Is David Henry Hwang capable of writing about anything other than himself? Sure, but you wouldn't be able to tell from Yellow Face, his indulgent, albeit occasionally powerful, autobifictionalography (a term stolen from comic writer Lynda Barry). It's a one-person show about DHH (Hoon Lee) starring other characters (like Lisa Kron's Well, also directed by Leigh Silverman). It's also an apology for his Broadway flop, Face Value, a farce written in response to the controversial casting of Jonathan Pryce in Miss Saigon, which Mr. Hwang uses within his play to launch a new contrivance: his desperate, accidental casting of an American, Marcus G. Dahlman (Noah Bean), as the Asian lead of Face Value.

To avoid embarrassment, DHH covers for his actor, reshaping him as "Marcus Gee," a Siberian Jew (that's Eurasian to you!), only to grow jealous -- and offended -- when Marcus replaces him as the theater's Asian-American spokesperson. It would be delightfully self-deprecating, except it's not Mr. Hwang up there, it's Hoon Lee, and no matter how talented Mr. Lee is (and he is very, very talented), the "self-deprecation" misses, as do many of the ensemble's characterizations (B. D. Wong, good; Michael Riedel, bad; Jane Krakowski, awful). The play becomes a device for Mr. Hwang to hide behind, and as a result, the rage that he channels -- perhaps rightfully so -- at [Name Withheld On Advice of Counsel], a passively antagonistic New York Times reporter, doesn't connect on an emotional level. It becomes rhetoric, dictated in a sleek and distantly narrated framework. It's Extras without Ricky Gervais; there's a whole level of self-satire and awkward humor that just doesn't work.
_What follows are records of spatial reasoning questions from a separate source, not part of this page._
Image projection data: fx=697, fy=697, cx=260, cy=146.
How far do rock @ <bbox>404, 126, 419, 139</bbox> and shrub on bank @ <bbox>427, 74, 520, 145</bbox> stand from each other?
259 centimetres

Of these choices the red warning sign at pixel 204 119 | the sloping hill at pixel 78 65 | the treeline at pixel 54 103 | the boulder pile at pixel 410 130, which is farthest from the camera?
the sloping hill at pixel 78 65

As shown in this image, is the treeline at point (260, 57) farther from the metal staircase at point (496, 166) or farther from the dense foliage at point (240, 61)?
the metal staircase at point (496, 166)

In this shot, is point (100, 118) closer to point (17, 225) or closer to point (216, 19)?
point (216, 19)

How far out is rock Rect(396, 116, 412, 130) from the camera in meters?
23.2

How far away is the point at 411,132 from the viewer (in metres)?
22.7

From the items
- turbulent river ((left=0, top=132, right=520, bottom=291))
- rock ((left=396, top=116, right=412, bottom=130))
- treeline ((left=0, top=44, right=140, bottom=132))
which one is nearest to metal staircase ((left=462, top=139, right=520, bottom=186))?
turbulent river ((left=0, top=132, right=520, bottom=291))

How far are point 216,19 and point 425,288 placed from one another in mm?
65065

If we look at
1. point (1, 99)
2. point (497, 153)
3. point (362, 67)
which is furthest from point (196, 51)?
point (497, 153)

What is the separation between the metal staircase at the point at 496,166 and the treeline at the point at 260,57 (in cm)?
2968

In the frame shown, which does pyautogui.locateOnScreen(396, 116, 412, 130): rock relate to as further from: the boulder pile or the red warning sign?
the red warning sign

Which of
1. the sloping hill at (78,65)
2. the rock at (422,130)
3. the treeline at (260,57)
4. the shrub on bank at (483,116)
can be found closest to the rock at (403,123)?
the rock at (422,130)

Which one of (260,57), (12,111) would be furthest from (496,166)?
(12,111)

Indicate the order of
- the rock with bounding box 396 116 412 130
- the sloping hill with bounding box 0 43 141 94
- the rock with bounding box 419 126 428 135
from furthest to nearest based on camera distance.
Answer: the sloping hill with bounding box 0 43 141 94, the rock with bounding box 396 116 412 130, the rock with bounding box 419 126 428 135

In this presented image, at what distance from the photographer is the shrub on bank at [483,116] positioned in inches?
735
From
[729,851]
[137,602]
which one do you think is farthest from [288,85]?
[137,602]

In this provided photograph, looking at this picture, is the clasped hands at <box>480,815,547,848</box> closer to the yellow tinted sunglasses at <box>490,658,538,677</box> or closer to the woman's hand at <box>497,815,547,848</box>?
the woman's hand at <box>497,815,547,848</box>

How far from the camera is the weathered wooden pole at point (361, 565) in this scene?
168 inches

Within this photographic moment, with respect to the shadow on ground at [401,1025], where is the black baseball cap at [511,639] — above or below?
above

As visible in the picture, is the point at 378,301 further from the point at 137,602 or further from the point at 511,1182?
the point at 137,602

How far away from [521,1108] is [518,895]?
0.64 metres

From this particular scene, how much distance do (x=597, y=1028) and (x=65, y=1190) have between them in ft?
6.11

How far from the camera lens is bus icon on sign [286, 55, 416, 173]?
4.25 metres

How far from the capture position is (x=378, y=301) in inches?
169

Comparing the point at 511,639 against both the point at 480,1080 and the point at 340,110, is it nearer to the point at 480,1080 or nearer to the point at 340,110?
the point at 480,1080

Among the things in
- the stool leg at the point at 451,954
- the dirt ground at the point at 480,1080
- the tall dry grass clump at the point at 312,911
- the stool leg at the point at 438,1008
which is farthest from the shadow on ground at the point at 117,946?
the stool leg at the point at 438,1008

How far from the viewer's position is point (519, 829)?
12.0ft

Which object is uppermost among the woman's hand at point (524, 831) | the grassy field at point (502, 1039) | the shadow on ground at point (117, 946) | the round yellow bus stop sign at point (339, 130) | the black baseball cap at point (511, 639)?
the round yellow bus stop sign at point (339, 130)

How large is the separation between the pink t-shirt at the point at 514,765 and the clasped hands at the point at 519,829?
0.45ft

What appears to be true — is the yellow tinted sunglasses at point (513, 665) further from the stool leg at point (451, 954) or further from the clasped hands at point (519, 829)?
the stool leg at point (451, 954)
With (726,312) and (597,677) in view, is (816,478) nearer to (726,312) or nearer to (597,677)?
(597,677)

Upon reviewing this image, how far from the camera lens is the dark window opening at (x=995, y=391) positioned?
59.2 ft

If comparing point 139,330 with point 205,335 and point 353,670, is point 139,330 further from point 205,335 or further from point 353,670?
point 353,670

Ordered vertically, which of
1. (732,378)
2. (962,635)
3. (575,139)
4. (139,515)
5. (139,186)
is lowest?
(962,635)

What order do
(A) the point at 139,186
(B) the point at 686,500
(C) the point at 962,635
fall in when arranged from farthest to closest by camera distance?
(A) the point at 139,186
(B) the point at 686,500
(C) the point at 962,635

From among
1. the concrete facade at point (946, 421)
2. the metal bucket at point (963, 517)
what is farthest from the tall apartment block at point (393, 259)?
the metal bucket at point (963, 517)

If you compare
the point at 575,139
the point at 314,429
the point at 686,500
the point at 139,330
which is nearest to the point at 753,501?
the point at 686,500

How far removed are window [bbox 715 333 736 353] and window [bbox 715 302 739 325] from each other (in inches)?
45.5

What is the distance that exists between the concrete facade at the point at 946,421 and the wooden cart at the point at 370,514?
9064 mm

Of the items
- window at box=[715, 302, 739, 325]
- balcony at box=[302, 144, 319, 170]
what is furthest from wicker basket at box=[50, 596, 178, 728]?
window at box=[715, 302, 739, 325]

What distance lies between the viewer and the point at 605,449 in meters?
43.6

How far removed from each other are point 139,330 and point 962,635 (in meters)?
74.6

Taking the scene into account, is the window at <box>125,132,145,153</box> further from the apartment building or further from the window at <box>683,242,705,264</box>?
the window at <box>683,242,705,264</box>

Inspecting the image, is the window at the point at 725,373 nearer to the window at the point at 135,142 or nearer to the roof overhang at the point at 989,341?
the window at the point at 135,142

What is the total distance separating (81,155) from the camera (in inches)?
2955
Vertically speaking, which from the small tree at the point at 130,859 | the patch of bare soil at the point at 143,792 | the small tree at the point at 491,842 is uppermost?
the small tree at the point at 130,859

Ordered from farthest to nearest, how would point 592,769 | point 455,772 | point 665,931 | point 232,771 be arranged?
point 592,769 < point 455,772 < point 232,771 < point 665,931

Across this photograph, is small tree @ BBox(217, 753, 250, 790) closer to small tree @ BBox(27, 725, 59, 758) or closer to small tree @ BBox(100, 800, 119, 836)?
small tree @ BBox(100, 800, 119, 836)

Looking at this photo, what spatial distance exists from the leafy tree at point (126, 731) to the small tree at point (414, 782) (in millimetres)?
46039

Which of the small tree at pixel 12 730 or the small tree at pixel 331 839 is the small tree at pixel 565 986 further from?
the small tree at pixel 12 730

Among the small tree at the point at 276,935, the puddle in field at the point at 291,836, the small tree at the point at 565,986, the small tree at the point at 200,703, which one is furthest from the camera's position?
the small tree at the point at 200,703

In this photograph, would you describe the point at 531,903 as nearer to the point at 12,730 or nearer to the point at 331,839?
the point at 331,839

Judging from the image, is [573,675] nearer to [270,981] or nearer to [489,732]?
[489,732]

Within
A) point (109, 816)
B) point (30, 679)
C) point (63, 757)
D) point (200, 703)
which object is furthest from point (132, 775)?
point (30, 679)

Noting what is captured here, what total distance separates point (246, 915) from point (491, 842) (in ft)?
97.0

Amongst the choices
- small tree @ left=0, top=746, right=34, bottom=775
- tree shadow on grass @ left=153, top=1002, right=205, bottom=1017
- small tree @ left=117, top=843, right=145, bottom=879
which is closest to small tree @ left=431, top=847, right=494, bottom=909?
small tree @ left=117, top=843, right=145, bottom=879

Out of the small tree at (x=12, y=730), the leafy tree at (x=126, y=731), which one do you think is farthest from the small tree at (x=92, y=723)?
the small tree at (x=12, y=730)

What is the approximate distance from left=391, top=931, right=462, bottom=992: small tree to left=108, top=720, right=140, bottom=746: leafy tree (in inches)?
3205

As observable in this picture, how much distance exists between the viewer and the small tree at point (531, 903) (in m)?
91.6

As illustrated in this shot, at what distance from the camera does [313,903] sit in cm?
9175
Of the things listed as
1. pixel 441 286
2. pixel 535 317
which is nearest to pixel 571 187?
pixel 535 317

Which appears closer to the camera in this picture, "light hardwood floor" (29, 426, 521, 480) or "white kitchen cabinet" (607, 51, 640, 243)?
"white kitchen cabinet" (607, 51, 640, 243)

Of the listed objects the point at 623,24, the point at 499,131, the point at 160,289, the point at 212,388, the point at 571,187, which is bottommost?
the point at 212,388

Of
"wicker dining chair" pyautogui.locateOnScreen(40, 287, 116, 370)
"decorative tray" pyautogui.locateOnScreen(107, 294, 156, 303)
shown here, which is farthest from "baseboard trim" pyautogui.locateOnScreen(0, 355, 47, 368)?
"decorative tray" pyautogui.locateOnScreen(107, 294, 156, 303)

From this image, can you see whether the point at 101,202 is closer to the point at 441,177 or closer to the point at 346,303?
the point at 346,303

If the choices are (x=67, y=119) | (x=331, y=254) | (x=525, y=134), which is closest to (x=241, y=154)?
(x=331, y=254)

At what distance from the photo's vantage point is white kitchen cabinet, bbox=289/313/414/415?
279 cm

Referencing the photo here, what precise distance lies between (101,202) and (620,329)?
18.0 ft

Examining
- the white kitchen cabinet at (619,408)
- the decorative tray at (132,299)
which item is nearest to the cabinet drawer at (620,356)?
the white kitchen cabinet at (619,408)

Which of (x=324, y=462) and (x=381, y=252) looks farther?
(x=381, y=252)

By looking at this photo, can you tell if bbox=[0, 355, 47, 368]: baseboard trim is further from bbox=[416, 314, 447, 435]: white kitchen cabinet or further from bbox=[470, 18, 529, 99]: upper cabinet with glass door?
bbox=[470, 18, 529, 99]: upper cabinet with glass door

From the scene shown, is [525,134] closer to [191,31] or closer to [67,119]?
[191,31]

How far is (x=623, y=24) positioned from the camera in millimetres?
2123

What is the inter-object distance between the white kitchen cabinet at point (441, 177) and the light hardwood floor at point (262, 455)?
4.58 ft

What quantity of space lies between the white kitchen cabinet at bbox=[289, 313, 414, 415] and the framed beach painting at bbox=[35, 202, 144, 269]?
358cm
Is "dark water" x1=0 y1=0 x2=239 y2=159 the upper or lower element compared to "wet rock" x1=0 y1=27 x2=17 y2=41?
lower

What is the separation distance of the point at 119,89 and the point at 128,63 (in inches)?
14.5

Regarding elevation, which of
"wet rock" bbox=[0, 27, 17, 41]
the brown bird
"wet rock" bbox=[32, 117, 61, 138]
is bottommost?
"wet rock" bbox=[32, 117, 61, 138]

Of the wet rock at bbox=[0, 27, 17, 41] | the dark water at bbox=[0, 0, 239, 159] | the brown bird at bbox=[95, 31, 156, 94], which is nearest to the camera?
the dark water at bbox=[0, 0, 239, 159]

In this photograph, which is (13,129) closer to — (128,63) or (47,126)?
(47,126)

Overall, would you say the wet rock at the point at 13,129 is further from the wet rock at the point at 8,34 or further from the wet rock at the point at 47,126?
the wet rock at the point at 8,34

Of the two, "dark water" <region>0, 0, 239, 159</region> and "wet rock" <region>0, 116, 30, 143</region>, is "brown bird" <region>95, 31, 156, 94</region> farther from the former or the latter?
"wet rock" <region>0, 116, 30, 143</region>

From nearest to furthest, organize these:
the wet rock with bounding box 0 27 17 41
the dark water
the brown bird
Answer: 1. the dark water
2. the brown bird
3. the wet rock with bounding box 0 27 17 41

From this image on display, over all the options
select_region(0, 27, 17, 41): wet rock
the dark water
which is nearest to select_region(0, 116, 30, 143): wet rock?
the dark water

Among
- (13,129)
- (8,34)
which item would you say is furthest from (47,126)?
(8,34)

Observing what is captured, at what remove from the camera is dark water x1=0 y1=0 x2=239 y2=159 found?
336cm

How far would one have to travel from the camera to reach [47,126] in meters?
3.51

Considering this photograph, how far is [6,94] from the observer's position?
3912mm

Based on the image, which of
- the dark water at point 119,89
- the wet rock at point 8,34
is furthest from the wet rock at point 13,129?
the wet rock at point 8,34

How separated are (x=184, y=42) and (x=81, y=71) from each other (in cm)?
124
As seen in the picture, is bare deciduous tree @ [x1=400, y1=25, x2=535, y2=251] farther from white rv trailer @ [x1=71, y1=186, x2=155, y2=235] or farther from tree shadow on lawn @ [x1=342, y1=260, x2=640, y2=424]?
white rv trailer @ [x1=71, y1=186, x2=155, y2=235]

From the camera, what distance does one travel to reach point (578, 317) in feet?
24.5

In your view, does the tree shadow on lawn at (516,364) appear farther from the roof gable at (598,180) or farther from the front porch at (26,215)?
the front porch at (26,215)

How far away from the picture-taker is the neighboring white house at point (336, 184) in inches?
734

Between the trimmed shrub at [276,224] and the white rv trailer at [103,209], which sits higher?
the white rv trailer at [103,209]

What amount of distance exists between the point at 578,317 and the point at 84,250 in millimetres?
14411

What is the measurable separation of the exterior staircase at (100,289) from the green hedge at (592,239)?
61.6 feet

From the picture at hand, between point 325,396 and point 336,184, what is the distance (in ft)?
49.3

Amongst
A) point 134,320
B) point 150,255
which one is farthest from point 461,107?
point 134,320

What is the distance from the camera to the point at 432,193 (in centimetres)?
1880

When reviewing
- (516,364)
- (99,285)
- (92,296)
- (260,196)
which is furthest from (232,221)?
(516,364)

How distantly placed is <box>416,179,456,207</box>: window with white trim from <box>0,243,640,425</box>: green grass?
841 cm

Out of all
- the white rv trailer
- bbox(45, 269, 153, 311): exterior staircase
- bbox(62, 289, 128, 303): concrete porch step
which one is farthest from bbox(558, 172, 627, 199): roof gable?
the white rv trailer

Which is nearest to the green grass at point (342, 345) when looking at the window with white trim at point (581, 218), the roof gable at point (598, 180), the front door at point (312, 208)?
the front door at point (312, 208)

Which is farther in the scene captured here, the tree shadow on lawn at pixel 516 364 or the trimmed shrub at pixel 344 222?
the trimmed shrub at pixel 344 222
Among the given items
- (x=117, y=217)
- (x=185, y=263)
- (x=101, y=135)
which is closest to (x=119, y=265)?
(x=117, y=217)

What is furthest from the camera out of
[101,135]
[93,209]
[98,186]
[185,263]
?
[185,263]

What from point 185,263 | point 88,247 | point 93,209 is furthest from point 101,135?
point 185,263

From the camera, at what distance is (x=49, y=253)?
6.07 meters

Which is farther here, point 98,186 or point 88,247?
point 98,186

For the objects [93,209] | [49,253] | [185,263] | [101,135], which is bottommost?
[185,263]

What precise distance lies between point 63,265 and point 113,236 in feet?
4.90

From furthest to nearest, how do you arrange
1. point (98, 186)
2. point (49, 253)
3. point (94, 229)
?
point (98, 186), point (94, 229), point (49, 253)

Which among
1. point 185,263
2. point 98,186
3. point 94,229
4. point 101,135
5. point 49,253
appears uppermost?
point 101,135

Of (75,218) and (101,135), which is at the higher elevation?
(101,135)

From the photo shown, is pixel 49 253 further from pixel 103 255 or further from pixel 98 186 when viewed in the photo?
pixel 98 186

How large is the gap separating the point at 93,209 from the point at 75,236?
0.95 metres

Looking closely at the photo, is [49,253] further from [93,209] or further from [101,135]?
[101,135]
That said, Yellow Face is a satisfyingly intellectual work, though those who disliked the superior (though less personal) The Farnsworth Invention will surely hate this play, too. Mrs. Silverman handles the meta-fiction well by removing any outside stimuli: the set is a slightly raised platform surrounded by several chairs (for idle actors) and three blank brick walls. The only props are radio microphones that swing down from above for the all-too-common montages of quotes (for despite -- or perhaps because of -- Mr. Hwang's fabrications, he's forced to clearly block out what is quantifiably true). The show only pauses when DHH is talking to his father, HYH (Francis Jue), and that's simply because HYH's endearing humor is in his slow persistence.

Yellow Face is an intriguing work, but David Henry Hwang set out to find a face and wound up extending his farce. The play has a mask up, a highly expressive one named Hoon Lee, but it prevents the work from being personal, and while it makes us think of artistic freedom and race, it does not make us feel for that struggle.